A vos souhaits!

Imaginez que vous êtes un système immunitaire. Votre raison de vivre est de défendre la plus belle ville du monde, précieuse, unique et remplie de trésors. Vous avez suivi un bon entrainement, les outils et les armes adaptés au terrain de la ville et aux besoins de ses habitants. Mais depuis longtemps, vous n’avez plus beaucoup à faire, car tout ennemi est éliminé déjà loin de la frontière. Même si vous continuez à faire votre entrainement, en essayant de ne pas devenir négligeant, vous avez du mal à acquérir assez d’expérience dans l’art du combat réel. Et si finalement vous êtes appelé pour la sécurité à l’intérieur de la cité, vous avez de la peine à évaluer la gravité de l’agression car vous ne savez plus interpréter les signaux. Est-ce que c’est simplement une pierre qui roule sur le pavé ou a-t-on laissé entrer une armée dangereuse ? Le pire est qu’une fois sur place, l’ennemi a disparu sans que vous ayez dû faire quelque chose. Alors vous devenez de plus en plus méfiant, employez des armes de plus en plus lourdes et vous mettez de plus en plus de moyens pour arriver à temps, mais rien n’y fait. Vous commencez à perdre votre raison de vivre pour finalement ne plus savoir combattre quoi et comment. Il y a de quoi s’affoler, vous ne trouvez pas ?

Bienvenu dans le monde de nos systèmes immunitaires !

Dans ma dernière Newsletter, j’ai fait l’éloge de ce magnifique réveil de la nature au printemps. Malheureusement, pour beaucoup de personnes ce réveil est synonyme de yeux irrités, de nez qui coulent et beaucoup d’autres désagréments dus à l’abondance de pollen dans l’air. Comme beaucoup d’allergies, le rhume des foins est de plus en plus répandu dans notre société.

Pourquoi notre système immunitaire surréagit-il à ce point alors que le pollen en soi n’est pas du tout dangereux pour notre organisme ?

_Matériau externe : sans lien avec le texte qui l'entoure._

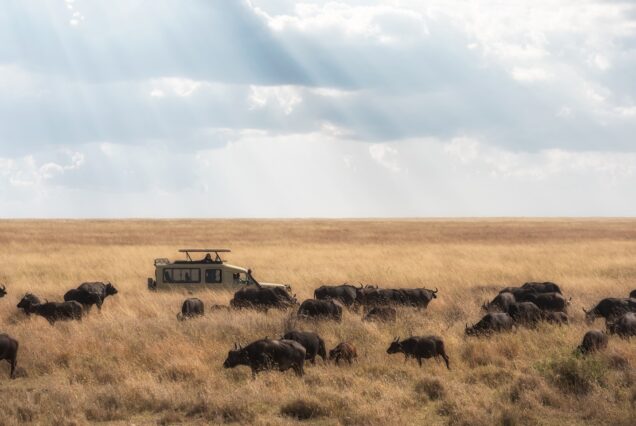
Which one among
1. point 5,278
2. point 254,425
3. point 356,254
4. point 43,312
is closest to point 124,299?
point 43,312

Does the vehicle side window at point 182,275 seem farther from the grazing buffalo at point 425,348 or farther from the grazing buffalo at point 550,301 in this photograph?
the grazing buffalo at point 425,348

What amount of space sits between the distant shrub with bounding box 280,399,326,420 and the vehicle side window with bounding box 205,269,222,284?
12.7 meters

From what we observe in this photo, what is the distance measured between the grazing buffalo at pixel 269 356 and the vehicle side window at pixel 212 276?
10866 mm

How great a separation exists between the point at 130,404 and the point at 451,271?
24404 millimetres

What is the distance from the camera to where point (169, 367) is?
46.4ft

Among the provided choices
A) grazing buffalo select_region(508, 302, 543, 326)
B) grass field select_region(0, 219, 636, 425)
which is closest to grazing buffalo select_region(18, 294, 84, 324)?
grass field select_region(0, 219, 636, 425)

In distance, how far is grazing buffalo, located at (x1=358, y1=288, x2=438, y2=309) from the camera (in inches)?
885

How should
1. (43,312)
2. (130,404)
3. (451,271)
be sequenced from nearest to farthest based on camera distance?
(130,404), (43,312), (451,271)

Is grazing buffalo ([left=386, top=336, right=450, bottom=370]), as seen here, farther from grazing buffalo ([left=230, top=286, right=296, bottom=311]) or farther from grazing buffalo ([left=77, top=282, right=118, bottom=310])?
grazing buffalo ([left=77, top=282, right=118, bottom=310])

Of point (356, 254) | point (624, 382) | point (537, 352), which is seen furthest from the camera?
point (356, 254)

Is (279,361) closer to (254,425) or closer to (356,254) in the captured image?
(254,425)

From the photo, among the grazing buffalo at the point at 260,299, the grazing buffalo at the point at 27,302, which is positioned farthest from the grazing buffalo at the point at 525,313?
the grazing buffalo at the point at 27,302

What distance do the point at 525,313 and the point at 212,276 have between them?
10.2m

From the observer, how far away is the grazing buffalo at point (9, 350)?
13789mm
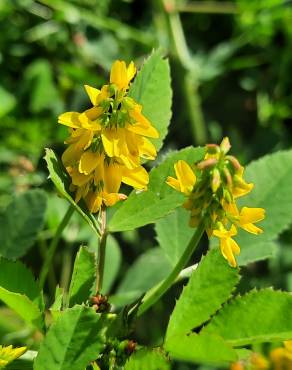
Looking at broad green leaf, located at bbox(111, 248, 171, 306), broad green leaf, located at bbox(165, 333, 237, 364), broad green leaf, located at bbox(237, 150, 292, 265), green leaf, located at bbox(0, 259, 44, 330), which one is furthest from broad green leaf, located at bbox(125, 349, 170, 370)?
broad green leaf, located at bbox(111, 248, 171, 306)

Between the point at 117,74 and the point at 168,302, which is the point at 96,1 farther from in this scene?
the point at 117,74

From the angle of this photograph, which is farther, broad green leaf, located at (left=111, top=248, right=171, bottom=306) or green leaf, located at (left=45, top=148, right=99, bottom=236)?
broad green leaf, located at (left=111, top=248, right=171, bottom=306)

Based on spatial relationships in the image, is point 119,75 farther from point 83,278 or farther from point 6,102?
point 6,102

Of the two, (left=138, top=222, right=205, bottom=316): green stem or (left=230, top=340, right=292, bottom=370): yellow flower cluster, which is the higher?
(left=138, top=222, right=205, bottom=316): green stem

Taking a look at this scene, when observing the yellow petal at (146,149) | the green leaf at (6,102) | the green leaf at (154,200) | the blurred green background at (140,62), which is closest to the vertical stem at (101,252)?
the green leaf at (154,200)

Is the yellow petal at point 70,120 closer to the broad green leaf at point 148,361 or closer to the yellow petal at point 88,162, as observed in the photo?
the yellow petal at point 88,162

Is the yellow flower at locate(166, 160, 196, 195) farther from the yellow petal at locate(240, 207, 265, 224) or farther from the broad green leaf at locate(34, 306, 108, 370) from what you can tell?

Des études scientifiques montrent que le rhume de foins touche beaucoup plus de personnes vivant en ville qu’à la campagne. Toutes les thérapies de désensibilisation sont basées sur la mise en contact avec le facteur allergène à dose minime afin d’habituer le corps petit à petit et de passer le message au système immunitaire que ce n’est pas si dangereux.

Tout le monde est plus ou moins d’accord que nous avons perdu l’habitude d’être exposés à ces facteurs, certes irritants, mais néanmoins naturels et notre corps n’arrive plus à doser correctement sa défense.

Nous avons perdu la notion de ce qui nous fait du bien ou du mal et certaines habitudes malsaines nous amènent à une telle saturation que le corps nous dit « stop » avec tous ses moyens disponibles.

Je pense également que nous vivons dans un milieu trop stérilisé et que notre système immunitaire est trop souvent court-circuité par des médicaments.

Il est évident que les allergies (et intolérances) ouvrent également la question sur notre rapport avec le monde qui nous entoure.

Pour moi, le parallèle entre la réaction d’une allergie et notre fonctionnement de défense surdimensionnée s’impose. Le pourquoi qui fait que nous réagissons avec autant d’agressivité envers l’extérieur est toujours très personnel et durant mes séances individuelles, nous pouvons rentrer dans l’histoire de chaque personne et trouver un moyen de désamorcer ses mécanismes auto-destructeurs via un langage corporel.